Por isso a importância de redefinir este conceito. O desejo como falta é uma mistificação nociva. Espinosa afirma que, para nos tornarmos humanos, temos que afirmar nossa natureza desejante. Mas como? Isso com certeza não significa ser inconsequente; os ignorantes têm uma visão errada do que significa desejar e dar vazão ao desejo. Eles pensam que significa apenas não ter medidas. Mas este desejo vira busca interminável: o homem da imaginação, do primeiro gênero do conhecimento, investe no exterior: o desejo vira objeto.
Este homem da imaginação se vê incompleto porque cria seus próprios senhores através de generalizações, a quem depois serve em busca de glórias e riquezas. Esta forma de desejar não é nada mais que a expressão da impotência do homem. Este desejo de ideais vira desejo de futuro, um futuro que nunca chega. E assim, abre-se um buraco no meio do homem chamado incompletude.
Nos acostumamos a ver o mundo a partir da perspectiva da falta, parece mais fácil ao impotente negar ao invés de afirmar. Para Espinosa, o desejo é mais que uma ideia, é uma força. O desejo é uma força que cria. Então a natureza, criando-se e reinventando-se o tempo todo é a manifestação máxima da natureza de cada um de nós. Por isso o homem deve apropriar-se do desejo, porque, no sentido espinosano, ele é revolucionário. É através dele que a mudança efetiva do real acontece, é mais que uma simples conservação, é uma força de expansão que ocorre impregnando a realidade de grandes acontecimentos.

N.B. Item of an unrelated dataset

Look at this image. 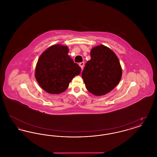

Espinosa, como bom filósofo da imanência, segue um caminho oposto: 

O desejo é a própria essência do homem, enquanto esta é concebida como determinada, em virtude de uma dada afecção qualquer de si própria, a agir de alguma maneira” – Espinosa, Ética III, Definição dos Afetos 1

Esta é a grande lição de Espinosa: desejo é o esforço, a inclinação, por algo que julgamos útil para nossa conservação, ele é determinado com o fim de preservar o corpo e a mente.
Por se tratar de uma imanência absoluta, o conatus (ver aqui) de um indivíduo é modificado pelos encontros que ele faz. Ao se jogar no mundo, um ser não pode manter-se intacto, ele é necessariamente modificado. O desejo é favorecido ou constrangido nestas relações, mas ele sempre se atualiza.

Compreendo, aqui, portanto, pelo nome de desejo todos os esforços, todos os impulsos, apetites e volições do homem, que variam de acordo com o seu variável estado e que, não raramente, são a tal ponto opostos entre si que o homem é arrastado para todos os lados” – Espinosa, Ética III, Definição dos afetos 1.